▸ **HOW TO COMPLETE THIS TASK**
Please rewrite the article on health and social equity in real estate, starting at the words "The Examples from the" and stopping after "as are both publications.". Replace "webinar" with "online event" throughout.

▸ **TEXT BLOCK**
Confronting COVID-19: The Rising Imperative of Integrating Health and Social Equity into Development

The COVID-19 pandemic and protests for racial justice have spurred the real estate community to more fully factor health and social equity into all aspects of urban planning, design, and development, according to participants in a webinar hosted in mid-November by ULI. The event focused on two new ULI publications, Health and Social Equity in Real Estate: State of the Market, from the ULI Building Healthy Places Initiative, and Health and Social Equity in Real Estate: Examples from the Field, from ULI’s Greenprint Center for Building Performance.

The State of the Market report presents a snapshot of the growing awareness and adoption of practices supporting health and social equity on the part of real estate professionals, and identifies opportunities for further inclusion of such practices by real estate organizations. The report presents the first comprehensive and cross-cutting data on the real estate industry’s adoption of health and social equity–promoting practices, based on 2019 research conducted by the Building Healthy Places Initiative with support from HR&A Advisors and the Integral Group.

The Examples from the Field report looks at developments that have incorporated health and social equity principles into their designs and their policies, and identifies elements of the business case for doing so, based on interviews with 44 real estate stakeholders. Research for the report was conducted in 2019 and 2020 by the Greenprint Center.

A recording of the webinar, “On the Rise: Social Equity and Health in Real Estate,” is available on ULI’s Knowledge Finder, as are both publications.

▸ **DATA EXTRACT**
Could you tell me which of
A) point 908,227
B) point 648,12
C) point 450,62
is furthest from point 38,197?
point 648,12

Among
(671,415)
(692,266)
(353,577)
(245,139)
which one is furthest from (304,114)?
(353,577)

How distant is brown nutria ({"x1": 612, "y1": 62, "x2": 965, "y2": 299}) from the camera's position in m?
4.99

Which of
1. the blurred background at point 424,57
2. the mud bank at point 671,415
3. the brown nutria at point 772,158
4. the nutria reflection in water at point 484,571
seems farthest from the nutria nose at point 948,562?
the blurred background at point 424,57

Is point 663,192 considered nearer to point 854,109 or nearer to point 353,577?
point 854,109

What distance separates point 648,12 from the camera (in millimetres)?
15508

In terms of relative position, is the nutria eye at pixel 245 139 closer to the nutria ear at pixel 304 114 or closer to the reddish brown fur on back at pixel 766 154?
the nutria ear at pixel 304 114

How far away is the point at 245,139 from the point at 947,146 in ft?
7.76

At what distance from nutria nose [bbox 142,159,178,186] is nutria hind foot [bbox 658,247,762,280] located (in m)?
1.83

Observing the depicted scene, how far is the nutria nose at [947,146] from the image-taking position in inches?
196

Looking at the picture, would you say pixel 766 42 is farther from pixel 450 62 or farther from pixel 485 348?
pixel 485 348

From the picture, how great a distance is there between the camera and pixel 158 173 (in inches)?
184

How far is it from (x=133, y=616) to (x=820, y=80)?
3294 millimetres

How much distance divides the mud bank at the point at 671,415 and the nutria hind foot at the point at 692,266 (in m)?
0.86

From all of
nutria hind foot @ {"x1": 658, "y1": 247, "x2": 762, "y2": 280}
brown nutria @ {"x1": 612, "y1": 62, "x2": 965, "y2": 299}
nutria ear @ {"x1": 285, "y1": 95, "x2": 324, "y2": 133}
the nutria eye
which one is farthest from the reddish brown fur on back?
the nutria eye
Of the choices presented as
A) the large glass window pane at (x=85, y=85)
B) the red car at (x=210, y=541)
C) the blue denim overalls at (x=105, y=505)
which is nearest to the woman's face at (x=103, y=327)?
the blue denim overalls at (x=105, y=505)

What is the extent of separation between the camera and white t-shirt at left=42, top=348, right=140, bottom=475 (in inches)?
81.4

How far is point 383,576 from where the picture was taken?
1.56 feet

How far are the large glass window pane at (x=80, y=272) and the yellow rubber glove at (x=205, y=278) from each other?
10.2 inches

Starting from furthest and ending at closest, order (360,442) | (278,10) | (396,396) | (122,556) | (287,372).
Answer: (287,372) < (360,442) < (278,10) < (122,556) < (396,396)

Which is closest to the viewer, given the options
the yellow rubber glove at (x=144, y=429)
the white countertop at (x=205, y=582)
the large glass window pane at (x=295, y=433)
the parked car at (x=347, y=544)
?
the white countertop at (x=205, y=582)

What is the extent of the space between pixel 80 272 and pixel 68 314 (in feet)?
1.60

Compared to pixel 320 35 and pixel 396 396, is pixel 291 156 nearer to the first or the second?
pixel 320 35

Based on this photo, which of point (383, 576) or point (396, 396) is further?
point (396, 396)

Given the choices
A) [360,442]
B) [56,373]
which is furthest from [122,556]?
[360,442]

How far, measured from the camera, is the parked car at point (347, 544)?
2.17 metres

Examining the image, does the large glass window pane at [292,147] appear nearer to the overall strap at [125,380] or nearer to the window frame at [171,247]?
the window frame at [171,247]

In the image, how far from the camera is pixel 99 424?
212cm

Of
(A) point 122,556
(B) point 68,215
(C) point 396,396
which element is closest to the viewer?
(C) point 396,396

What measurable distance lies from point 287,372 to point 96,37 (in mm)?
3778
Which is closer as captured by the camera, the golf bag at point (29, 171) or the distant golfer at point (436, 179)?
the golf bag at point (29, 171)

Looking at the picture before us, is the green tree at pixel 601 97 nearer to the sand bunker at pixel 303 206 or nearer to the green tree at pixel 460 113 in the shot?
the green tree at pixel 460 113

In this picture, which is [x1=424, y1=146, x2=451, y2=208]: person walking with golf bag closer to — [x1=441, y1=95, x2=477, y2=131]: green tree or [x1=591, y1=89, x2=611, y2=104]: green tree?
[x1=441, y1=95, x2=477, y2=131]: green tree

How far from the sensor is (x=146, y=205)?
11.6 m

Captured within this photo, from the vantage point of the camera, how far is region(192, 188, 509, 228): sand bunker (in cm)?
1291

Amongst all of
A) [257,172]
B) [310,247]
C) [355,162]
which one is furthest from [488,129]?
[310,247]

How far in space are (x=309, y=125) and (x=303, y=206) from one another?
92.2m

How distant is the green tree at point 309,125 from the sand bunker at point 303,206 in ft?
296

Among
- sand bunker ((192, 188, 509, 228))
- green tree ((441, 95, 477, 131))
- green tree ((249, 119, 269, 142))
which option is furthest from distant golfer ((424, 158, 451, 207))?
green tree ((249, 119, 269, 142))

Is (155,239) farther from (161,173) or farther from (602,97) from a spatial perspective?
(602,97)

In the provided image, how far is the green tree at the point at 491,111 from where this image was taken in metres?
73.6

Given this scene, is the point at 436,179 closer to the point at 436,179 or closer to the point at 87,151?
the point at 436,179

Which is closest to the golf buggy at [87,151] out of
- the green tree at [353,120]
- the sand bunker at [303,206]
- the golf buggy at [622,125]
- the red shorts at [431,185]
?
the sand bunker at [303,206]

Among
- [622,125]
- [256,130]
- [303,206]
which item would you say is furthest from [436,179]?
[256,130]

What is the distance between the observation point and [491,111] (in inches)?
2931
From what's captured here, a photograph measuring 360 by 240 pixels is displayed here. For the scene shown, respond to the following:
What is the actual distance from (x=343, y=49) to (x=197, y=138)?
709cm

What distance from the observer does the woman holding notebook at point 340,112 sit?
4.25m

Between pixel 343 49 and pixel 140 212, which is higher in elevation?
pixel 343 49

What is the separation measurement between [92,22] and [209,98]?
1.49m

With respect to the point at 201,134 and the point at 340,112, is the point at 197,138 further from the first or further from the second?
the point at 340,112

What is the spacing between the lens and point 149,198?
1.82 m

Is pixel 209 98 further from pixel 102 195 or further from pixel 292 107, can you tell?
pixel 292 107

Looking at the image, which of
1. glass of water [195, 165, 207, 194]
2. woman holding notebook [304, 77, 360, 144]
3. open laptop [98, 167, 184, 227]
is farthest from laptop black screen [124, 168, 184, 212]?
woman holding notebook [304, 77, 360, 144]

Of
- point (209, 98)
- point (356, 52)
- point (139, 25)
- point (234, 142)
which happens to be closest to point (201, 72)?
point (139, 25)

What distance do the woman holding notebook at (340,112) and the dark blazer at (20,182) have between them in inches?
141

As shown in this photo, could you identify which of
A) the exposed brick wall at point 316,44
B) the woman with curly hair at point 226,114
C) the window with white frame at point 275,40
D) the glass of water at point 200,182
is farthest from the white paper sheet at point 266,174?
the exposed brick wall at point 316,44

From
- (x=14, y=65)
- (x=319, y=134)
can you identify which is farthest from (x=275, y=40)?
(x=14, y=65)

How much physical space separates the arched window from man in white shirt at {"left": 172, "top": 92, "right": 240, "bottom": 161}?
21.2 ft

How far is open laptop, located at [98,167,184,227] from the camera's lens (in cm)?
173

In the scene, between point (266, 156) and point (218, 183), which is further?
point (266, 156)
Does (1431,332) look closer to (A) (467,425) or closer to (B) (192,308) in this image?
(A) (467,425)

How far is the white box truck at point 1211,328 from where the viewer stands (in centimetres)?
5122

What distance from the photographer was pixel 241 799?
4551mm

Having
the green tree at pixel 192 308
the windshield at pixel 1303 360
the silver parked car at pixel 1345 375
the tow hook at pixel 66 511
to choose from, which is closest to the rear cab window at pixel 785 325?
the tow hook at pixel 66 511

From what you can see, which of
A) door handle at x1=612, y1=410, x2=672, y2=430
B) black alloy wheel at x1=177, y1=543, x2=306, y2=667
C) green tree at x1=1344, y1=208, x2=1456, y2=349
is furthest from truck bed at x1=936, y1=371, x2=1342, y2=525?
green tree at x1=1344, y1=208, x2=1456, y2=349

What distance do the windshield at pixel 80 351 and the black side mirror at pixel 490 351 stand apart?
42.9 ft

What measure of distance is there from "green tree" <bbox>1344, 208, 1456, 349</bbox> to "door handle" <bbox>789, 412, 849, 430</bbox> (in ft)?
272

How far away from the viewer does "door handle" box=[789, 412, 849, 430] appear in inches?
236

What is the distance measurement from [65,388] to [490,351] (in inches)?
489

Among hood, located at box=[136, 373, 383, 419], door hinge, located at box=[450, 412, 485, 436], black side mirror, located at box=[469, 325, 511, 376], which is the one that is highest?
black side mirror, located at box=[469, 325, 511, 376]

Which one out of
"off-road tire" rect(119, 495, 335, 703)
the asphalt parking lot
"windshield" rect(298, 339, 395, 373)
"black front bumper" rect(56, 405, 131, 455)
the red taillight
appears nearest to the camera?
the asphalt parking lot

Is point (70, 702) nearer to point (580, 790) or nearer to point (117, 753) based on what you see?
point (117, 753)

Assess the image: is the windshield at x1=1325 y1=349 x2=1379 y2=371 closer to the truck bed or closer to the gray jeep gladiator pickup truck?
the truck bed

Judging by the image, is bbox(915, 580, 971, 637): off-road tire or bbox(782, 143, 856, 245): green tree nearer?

▸ **RESPONSE TO THE EXERCISE**
The Examples from the Field report looks at developments that have incorporated health and social equity principles into their designs and their policies, and identifies elements of the business case for doing so, based on interviews with 44 real estate stakeholders. Research for the report was conducted in 2019 and 2020 by the Greenprint Center.

A recording of the online event, “On the Rise: Social Equity and Health in Real Estate,” is available on ULI’s Knowledge Finder, as are both publications.